Scorsese’s film revels in the wounded docudramatic poetry of urban life, defying the expected build-up, pay-off structure for a more improvisational beat. The director seeds his film with pregnant, contemplative silences, moments with no narrative purpose. Scorsese also practices jerking elisions, omitting scenes that might be considered important in a more conventional narrative feature. Crucially, the point is not to fit it all together, but to free yourself from the confines of narrative or cause-effect altogether. The director dismantles the impulse to connect the narrative along the logic of cause and effect, the very impulse Keitel’s character almost fetishizes. His world order rooted in hierarchy and stability is nowhere to be found in this oven of the damned.
Imperfections abound, and the film only suffers when it strives for the premeditated, perfect murder rather than the slovenly passion of heat-of-the-moment assault. Scorsese, essentially, can be slightly programmatic in his vexation about sainthood, particularly when his theme juts into the free-wheeling, moment-to-moment pulse of daily life and prescribes meaning where meaninglessness would be much more meaningful. The sinew of the plot, following a struggling Mafia youth (Keitel) with prospects of rising higher if only he can “right”, or avoid, his restless and imprecise friend (Robert De Niro), is enough of a line for Scorsese’s grotty milieu on its own. The symbols Scorsese sometimes layers on puncture the defiance of the lower-than-the-trenches style, providing high-brow euphemisms that only codify what should remain fluid and unfettered. They reflect Scorsese trying to be his protagonist, when he knows his world will only doom that style of ossified structural thinking. Scorsese’s style – casually dishing out phony symbolic gestures and false signifiers and then stranding them in the volcanic, tectonic energy bubbling through the world around them – externalizes the essential dialectic of the film: a man who wants to control the world, structuring his life around empty, Romantic significances, none of which the world wants anything to do with.
So its aspirations for perfection stunt its wonderful imperfections, the stuff of demented majesty and nightmare anti-grandeur as Scorsese’s abrupt film dives into back-alleys in fear for its life.
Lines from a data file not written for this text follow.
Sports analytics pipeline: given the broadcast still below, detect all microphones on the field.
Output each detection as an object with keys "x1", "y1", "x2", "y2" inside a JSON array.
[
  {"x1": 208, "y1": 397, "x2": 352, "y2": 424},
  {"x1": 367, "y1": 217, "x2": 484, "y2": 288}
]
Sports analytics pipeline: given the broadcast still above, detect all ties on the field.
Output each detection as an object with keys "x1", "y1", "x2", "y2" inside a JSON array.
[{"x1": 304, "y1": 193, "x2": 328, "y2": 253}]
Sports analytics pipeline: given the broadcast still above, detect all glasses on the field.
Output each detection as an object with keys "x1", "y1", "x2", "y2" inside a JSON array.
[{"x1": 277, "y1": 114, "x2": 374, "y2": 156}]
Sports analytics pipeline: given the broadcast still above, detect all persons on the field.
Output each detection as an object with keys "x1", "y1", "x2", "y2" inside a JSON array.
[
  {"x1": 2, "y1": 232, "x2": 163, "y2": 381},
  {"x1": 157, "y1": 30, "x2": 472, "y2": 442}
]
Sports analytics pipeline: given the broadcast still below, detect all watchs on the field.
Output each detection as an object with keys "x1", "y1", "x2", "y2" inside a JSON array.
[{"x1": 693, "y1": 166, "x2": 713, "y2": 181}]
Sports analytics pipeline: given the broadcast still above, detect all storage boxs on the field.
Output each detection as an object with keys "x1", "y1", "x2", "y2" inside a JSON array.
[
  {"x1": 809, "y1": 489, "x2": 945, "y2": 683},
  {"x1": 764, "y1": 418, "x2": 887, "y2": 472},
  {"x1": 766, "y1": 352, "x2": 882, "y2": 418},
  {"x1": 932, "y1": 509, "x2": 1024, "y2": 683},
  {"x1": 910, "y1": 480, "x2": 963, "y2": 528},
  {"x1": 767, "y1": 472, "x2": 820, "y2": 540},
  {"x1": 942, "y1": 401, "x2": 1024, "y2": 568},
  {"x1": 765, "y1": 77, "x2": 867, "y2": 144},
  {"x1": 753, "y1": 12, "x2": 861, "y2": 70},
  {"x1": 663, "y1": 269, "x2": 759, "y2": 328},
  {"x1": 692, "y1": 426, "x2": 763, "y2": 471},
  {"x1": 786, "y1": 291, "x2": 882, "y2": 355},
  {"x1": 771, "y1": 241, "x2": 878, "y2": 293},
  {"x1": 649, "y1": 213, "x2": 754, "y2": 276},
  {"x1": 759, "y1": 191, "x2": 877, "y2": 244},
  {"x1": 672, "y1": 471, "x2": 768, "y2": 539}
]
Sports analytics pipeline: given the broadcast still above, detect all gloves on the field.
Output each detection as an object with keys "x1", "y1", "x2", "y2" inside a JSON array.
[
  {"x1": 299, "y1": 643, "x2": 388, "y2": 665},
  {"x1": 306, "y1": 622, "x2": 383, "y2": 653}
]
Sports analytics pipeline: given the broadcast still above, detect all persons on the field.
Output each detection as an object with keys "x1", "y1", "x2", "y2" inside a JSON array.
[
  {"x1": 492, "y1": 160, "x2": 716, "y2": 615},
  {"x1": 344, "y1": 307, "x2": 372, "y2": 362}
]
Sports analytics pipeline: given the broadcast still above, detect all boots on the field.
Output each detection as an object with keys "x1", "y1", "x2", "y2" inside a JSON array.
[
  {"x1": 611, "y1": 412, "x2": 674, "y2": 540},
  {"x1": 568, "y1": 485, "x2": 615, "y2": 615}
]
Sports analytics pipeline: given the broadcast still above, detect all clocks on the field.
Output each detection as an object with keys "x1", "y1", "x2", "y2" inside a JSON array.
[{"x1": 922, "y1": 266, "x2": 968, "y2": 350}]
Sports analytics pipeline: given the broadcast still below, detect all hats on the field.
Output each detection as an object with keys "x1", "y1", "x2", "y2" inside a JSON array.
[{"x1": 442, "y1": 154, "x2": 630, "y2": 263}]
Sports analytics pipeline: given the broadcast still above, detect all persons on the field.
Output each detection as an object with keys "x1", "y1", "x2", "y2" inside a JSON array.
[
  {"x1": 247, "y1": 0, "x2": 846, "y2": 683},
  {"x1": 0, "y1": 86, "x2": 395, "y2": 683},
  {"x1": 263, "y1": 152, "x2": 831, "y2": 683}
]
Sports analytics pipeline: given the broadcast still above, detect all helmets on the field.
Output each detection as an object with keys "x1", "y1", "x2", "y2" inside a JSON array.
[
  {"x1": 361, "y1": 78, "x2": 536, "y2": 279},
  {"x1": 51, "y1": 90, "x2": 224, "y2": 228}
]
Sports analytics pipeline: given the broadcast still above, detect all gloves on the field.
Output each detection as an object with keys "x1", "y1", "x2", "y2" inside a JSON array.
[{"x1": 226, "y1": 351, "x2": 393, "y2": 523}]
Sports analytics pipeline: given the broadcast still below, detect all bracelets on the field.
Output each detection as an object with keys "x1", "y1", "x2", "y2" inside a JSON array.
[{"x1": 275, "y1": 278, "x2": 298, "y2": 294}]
In these moments, which form the running pulse of the film, there is no time for thematic reflection or a cold hard stare at the “issue” of the day; Scorsese’s grimy poetics embody the milieu he is searching for, and a milieu is almost always more frightening than a theme because it cannot be explained or abstracted to the level of a “concept”. It confronts us immediately, impulsively, irresponsibly, impudently, and abrasively, exactly as it should. There is no room for high-mindedness on the streets of New York, where Mean Streets locates a dead man in the middle of a fleeting return to life, only for this ephemeral pang of light to drag him back into darkness.